Problem description
The records underneath are to be repeated exactly, with the pictures left out.

Dataset
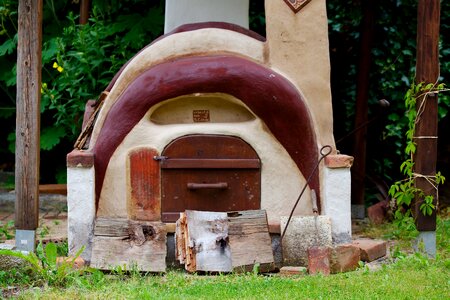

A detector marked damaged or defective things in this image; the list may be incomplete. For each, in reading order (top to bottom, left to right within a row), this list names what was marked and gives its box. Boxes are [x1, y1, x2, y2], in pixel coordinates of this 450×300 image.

rusted metal panel [128, 148, 160, 220]
rusty metal oven door [161, 135, 260, 221]
rusted metal panel [161, 136, 260, 223]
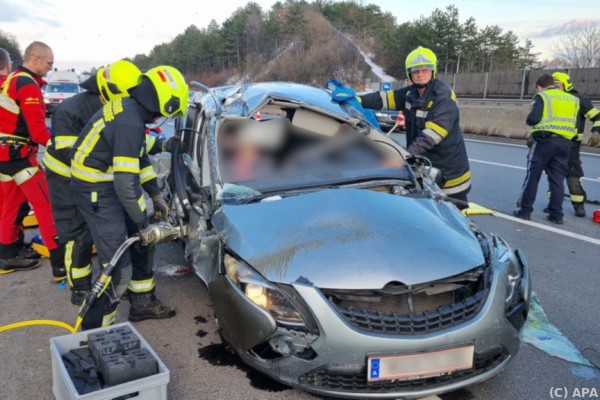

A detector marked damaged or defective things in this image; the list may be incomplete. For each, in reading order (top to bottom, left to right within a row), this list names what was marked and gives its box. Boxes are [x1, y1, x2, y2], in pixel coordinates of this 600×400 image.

wrecked silver car [168, 82, 528, 400]
damaged car hood [216, 189, 482, 290]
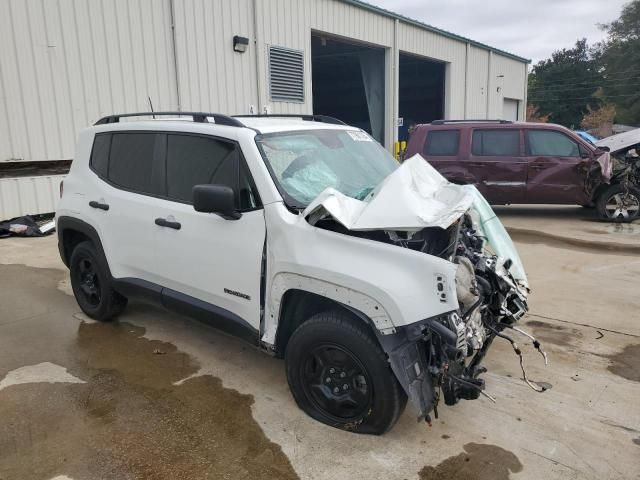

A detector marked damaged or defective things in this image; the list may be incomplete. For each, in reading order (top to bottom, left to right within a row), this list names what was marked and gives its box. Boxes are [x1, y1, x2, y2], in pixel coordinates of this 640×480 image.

wrecked vehicle [58, 113, 540, 436]
damaged hood [304, 156, 476, 232]
crashed front end [302, 156, 544, 422]
wrecked vehicle [404, 122, 640, 223]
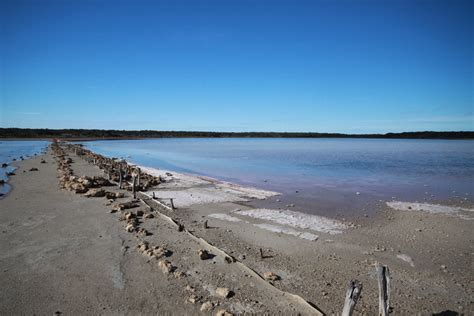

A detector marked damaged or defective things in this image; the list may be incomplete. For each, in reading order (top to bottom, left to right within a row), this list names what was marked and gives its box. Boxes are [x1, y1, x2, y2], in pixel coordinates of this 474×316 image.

broken fence post [340, 278, 362, 316]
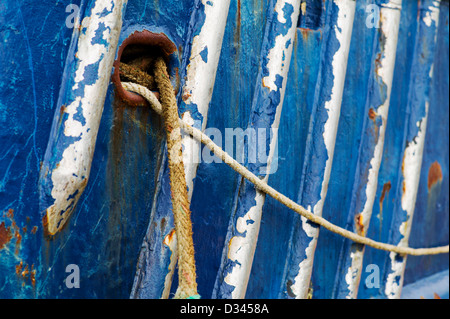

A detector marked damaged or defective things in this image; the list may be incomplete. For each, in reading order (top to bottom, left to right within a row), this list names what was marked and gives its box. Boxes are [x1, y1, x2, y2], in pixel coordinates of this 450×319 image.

chipped paint [39, 0, 126, 235]
chipped paint [213, 0, 300, 300]
chipped paint [282, 0, 356, 300]
chipped paint [334, 0, 400, 300]
rust stain [426, 162, 442, 190]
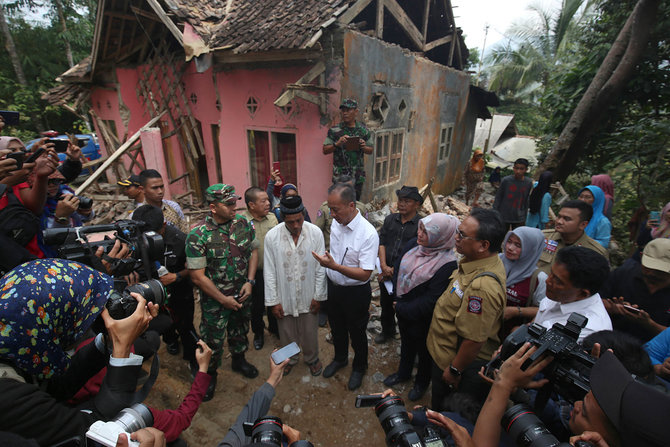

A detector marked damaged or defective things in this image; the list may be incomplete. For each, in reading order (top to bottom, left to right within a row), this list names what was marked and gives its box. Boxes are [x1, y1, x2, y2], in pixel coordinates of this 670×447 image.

damaged house [46, 0, 498, 214]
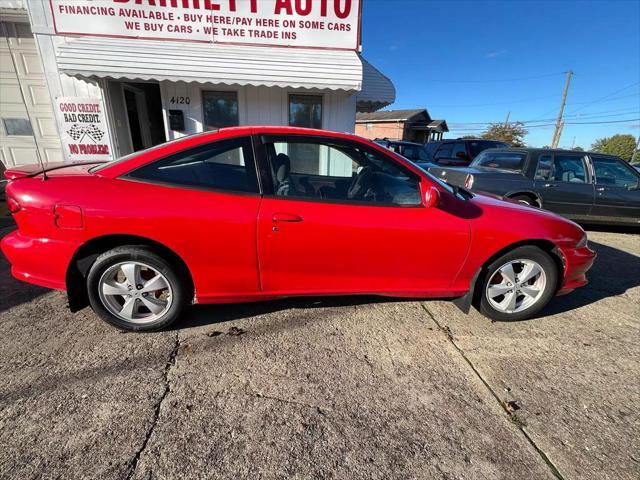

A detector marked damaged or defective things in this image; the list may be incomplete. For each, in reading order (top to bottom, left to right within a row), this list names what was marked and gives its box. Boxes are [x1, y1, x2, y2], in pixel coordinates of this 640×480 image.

cracked pavement [0, 226, 636, 480]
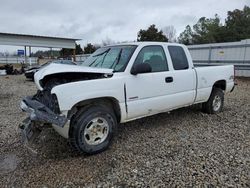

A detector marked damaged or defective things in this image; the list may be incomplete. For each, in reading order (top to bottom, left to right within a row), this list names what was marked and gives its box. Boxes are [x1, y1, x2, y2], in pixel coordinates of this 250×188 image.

damaged hood [33, 62, 113, 90]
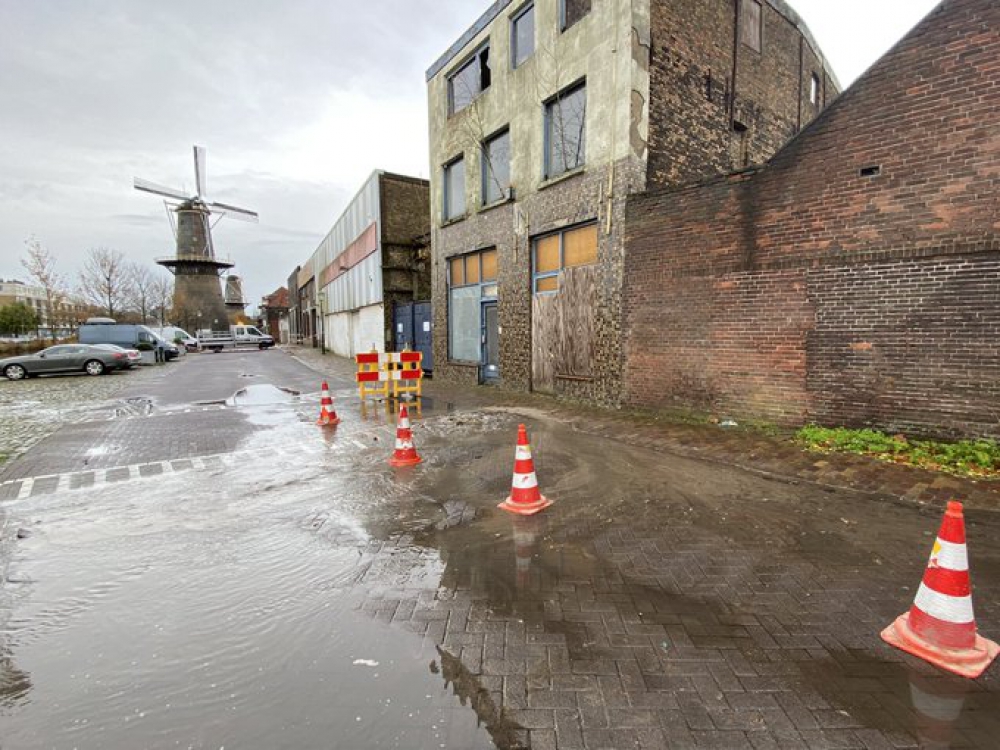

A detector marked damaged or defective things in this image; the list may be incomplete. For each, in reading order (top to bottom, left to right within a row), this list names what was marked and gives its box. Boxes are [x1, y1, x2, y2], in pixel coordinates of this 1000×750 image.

broken window [512, 4, 536, 69]
broken window [560, 0, 588, 32]
broken window [740, 0, 760, 53]
broken window [450, 43, 492, 114]
broken window [548, 81, 584, 179]
broken window [444, 156, 466, 220]
broken window [482, 128, 512, 206]
broken window [528, 223, 596, 294]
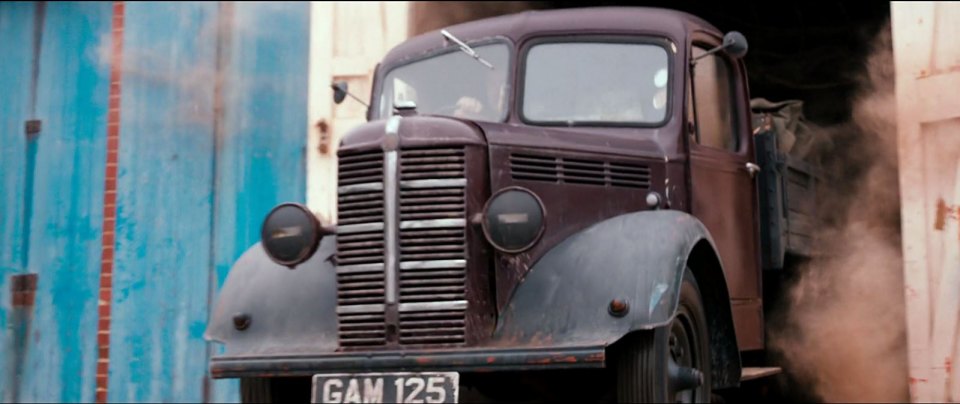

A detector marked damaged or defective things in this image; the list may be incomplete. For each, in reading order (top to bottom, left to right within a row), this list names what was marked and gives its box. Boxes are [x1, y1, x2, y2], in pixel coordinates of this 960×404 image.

rusty metal surface [209, 344, 604, 378]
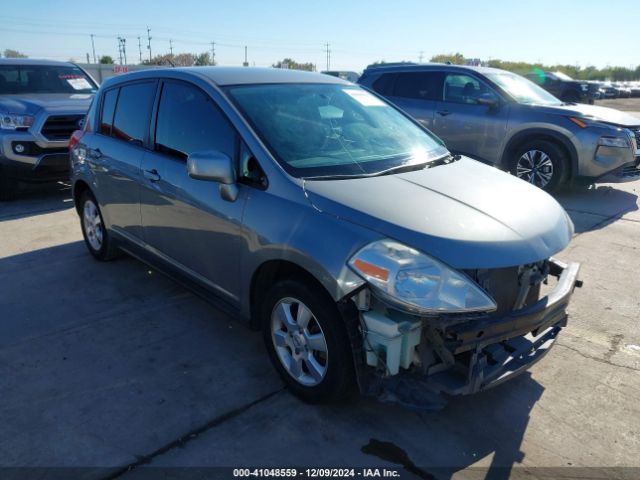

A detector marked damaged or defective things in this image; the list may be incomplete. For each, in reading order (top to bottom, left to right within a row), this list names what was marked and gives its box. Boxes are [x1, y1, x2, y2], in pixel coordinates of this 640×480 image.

damaged gray hatchback [72, 65, 584, 406]
crumpled front bumper [364, 258, 580, 408]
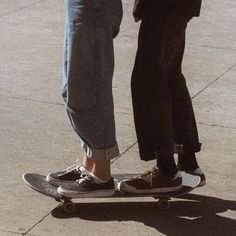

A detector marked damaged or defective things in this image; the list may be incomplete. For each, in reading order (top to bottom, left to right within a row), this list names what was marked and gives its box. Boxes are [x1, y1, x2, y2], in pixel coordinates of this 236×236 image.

pavement crack [0, 0, 46, 18]
pavement crack [192, 62, 236, 99]
pavement crack [111, 141, 137, 163]
pavement crack [22, 213, 50, 235]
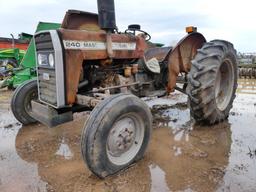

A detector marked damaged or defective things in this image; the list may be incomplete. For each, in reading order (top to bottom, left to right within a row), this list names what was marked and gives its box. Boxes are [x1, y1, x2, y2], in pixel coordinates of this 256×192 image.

rusty paint [166, 32, 206, 92]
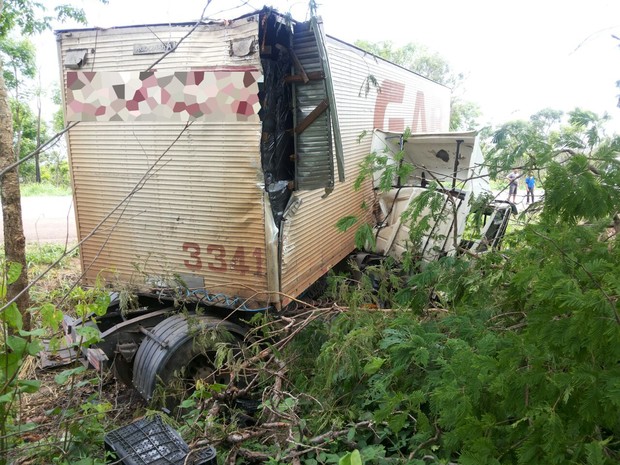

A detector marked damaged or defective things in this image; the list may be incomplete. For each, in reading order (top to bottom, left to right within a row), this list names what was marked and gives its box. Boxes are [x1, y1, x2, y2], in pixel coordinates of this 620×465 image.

wrecked truck [54, 6, 508, 398]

Task answer
A detector marked damaged or defective things in this image; the list may be incomplete. For each, in reading order (top to bottom, left to right within a row), this list names what was marked and gives its box. Boxes are [x1, y1, x2, y2], in pixel coordinates of this 450×300 image.

rusted metal panel [128, 148, 160, 220]
rusty metal oven door [161, 135, 260, 221]
rusted metal panel [161, 136, 260, 223]

A detector marked damaged or defective things in this image; the list may be incomplete. For each, in reading order (top to bottom, left to right within a row), this list names what was marked and gives its box. Boxes are [x1, y1, x2, y2], in pixel coordinates of this 600×400 image.

wrecked silver car [168, 82, 528, 400]
damaged car hood [216, 189, 482, 290]

A detector marked damaged or defective things in this image; the list may be incomplete. For each, in reading order (top to bottom, left to right within a row), this list names what was marked and gives its box. Boxes are [x1, y1, x2, y2], in pixel coordinates of this 640×480 image.

wrecked vehicle [58, 113, 540, 436]
damaged hood [304, 156, 476, 232]
crashed front end [302, 156, 544, 422]
wrecked vehicle [404, 122, 640, 223]

A detector marked damaged or defective things in this image; the list may be incomplete. For each, in reading order (top to bottom, left to right within a row), this list names what was marked and gives its box. Boxes are [x1, y1, x2, y2], in pixel coordinates of this 474×316 image.

broken fence post [340, 278, 362, 316]

A detector marked damaged or defective things in this image; the list may be incomplete. For each, in reading order (top to bottom, left to right within a row), this list names what was marked and gives its box. Boxes are [x1, y1, x2, y2], in pixel coordinates of this 450×319 image.

chipped paint [39, 0, 126, 235]
chipped paint [213, 0, 300, 300]
chipped paint [282, 0, 356, 300]
chipped paint [334, 0, 400, 300]
rust stain [426, 162, 442, 190]

A detector marked damaged or defective things in this image; the list may be incomplete. For each, in reading order (top to bottom, left to right within a row), this list names what was marked and gives its box. Boxes are [x1, y1, x2, y2], in pixel coordinates of this 670×447 image.

damaged house [46, 0, 498, 214]

A detector marked damaged or defective things in this image; the list may be incomplete. For each, in reading order (top to bottom, left to right within a row), this list names what was marked and gives its box. Boxes are [x1, y1, x2, y2], in pixel coordinates of this 640×480 image.

cracked pavement [0, 226, 636, 480]

A detector marked damaged or defective things in this image; the list may be incomplete. For each, in reading order (top to bottom, left to right within a row), this list names what was marked and gives its box. Boxes are [x1, y1, x2, y2], in pixel coordinates of this 250×188 image.

damaged hood [33, 62, 113, 90]

A detector marked damaged or defective things in this image; the list may be incomplete. For each, in reading order (top to bottom, left to right within a row), this list names what was marked and gives its box. Boxes are [x1, y1, x2, y2], in pixel coordinates of this 1000×750 image.

broken window [512, 4, 536, 69]
broken window [560, 0, 588, 32]
broken window [740, 0, 760, 53]
broken window [450, 43, 492, 114]
broken window [548, 81, 584, 179]
broken window [444, 156, 466, 220]
broken window [482, 128, 512, 206]
broken window [528, 223, 596, 294]

A detector marked damaged or defective things in this image; the list may be incomplete. For each, in reading order (top to bottom, left to right within a row), this list names what was marked and gives its box. Boxes are [x1, y1, x2, y2], in pixel coordinates of this 960×404 image.

rusty metal surface [209, 344, 604, 378]

A detector marked damaged or defective things in this image; the list may be incomplete. For each, in reading order (top to bottom, left to right within a row), this list names what was marked and gives its box. Boxes are [x1, y1, x2, y2], in pixel coordinates of this 640×480 image.

damaged gray hatchback [72, 65, 584, 406]
crumpled front bumper [364, 258, 580, 408]

A detector marked damaged or defective things in this image; the list may be incomplete. For each, in reading order (top to bottom, left to right within a row), this list names what was marked and gives its box. Boxes are [x1, y1, x2, y2], in pixel coordinates of this 236×236 image.

pavement crack [0, 0, 46, 18]
pavement crack [192, 62, 236, 99]
pavement crack [111, 141, 137, 163]
pavement crack [22, 213, 50, 235]

A detector marked damaged or defective things in this image; the list may be incomplete. For each, in reading order (top to bottom, left to right within a row), this list names what was marked and gives its box. Boxes are [x1, y1, x2, y2], in pixel coordinates of this 256×192 image.

rusty paint [166, 32, 206, 92]

A detector marked damaged or defective things in this image; the list may be incomplete. For each, in reading order (top to bottom, left to right within a row), this list names what was marked and gives its box. Boxes are [x1, y1, x2, y2], in pixel coordinates of this 620×465 image.

wrecked truck [54, 6, 508, 398]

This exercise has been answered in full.